### [Work task 1]
From the post about women on this fall's TV shows, pull out the passage starting with "Welcome to the" and going on through "but sometimes winning.", word for word.
### [Work task 2]
Pick up the post about women in this fall's TV shows from its last sentence and keep writing it.

### [Extracted text]

=======

October 19th, 2007     by Thea Lim     Comments

I have been meaning to link to this excellent article by Rebecca Traister at for months: Women are the new men on TV.

Traister runs through more than 5 new TV shows for this fall, and they all seem to have the same basic bizarre premise: in this “post-feminist” age (please draw your attention to quotation marks, if you look closely you will notice they are dripping with sarcasm), women have all the financial and emotional power, and men either have to do what their women want, or hit the road. In Traister’s words:

Welcome to the new world on television, where the women are strong, and the men are cavemen…all [of this fall’s shows] seem to be expressing an anxiety about what on earth is going to happen to American men now that their women are not simply competing at work, sex, friendship, money and politics, but sometimes winning.

If you read the whole article, the number of storylines Traister finds that contain a successful woman and an emasculated man is shocking.

You’d think that a fall line-up filled with sisters doing it for themselves would be a good thing. After all Catherine’s already talked about the dismal state of women in film today, compared to what once was. So what’s my beef?

=======

### [Given material]

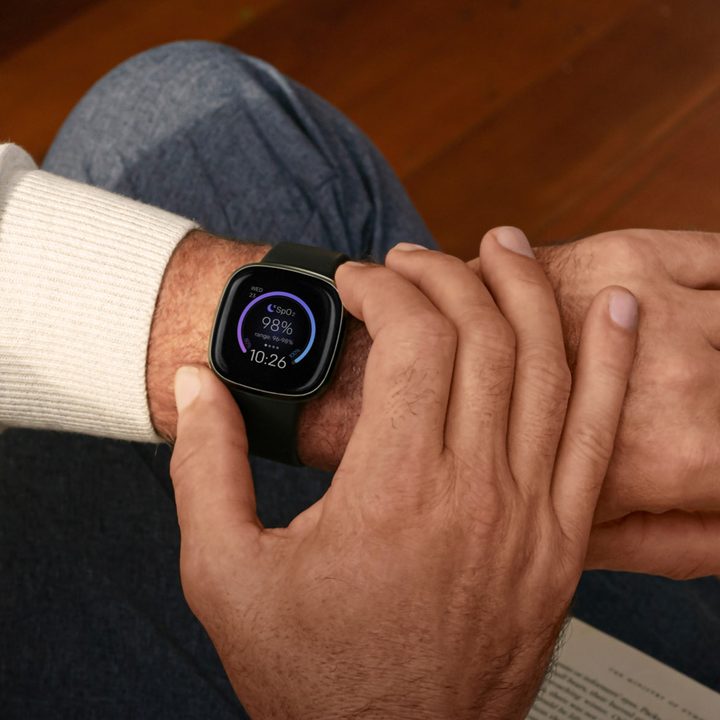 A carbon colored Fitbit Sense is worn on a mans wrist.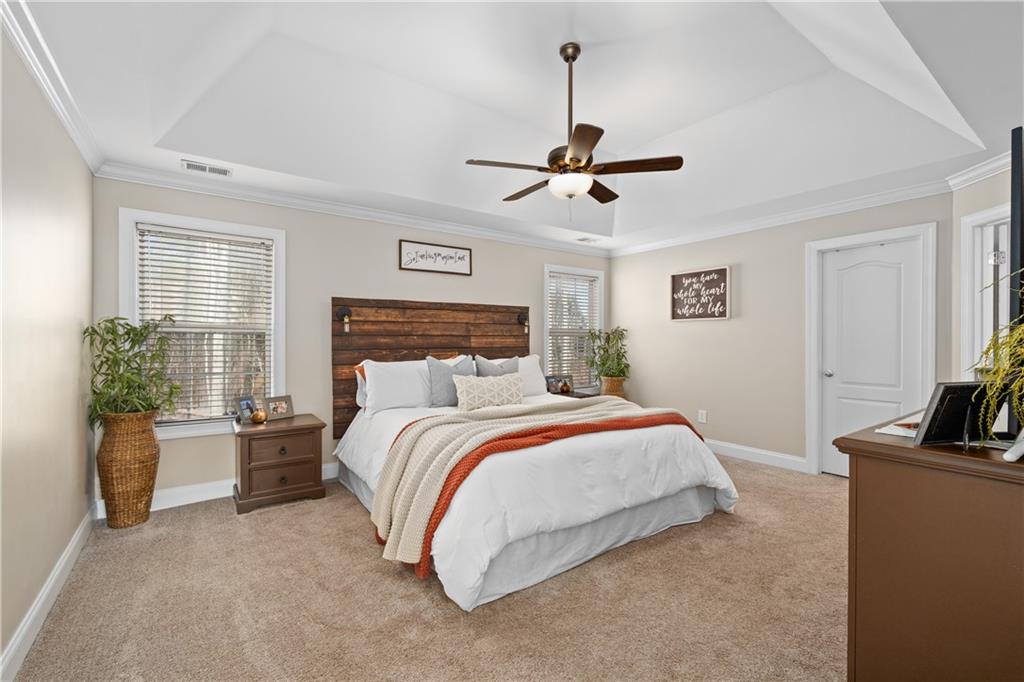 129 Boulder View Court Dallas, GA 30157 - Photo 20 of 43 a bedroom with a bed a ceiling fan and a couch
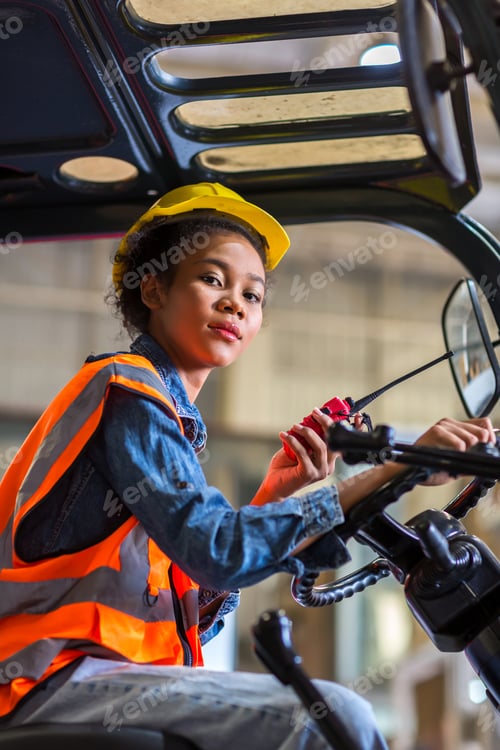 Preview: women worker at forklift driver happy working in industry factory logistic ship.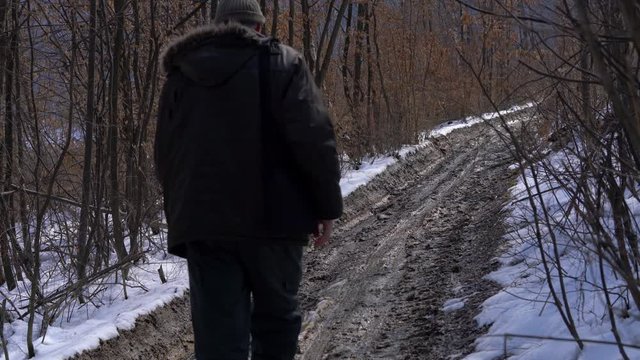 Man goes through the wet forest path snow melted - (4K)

=======

### [Exercise result 1]
Welcome to the new world on television, where the women are strong, and the men are cavemen…all [of this fall’s shows] seem to be expressing an anxiety about what on earth is going to happen to American men now that their women are not simply competing at work, sex, friendship, money and politics, but sometimes winning.

### [Exercise result 2]
These storylines seem to be perpetuating a pretty sick falsehood - one, that women have all the power, and two, that reality for men in a world where women are on equal footing is a terrible place.

I’ve had more than a few frustrating disagreements with people who tell me that women have everything men have these days, and feminism is a waste of time. The fact is that on average women in North America still make 79 cents to every dollar that men make. That’s an old, tired stat, but it seems like not enough of us know it.

Ironically, the storylines of Fall’s TV line-up seem to bring home the fact that women still have less power than men at the same time as they claim the opposite: Traister details the many male characters who leave their more successful female partners, or throw tantrums, or are just generally portrayed as weenies in terrible situations, because their women have more money. If our reality truly was one where women had as much power as men, a TV show about a strong woman wouldn’t be populated with deeply bitter men, who are portrayed as being justified in their bitterness.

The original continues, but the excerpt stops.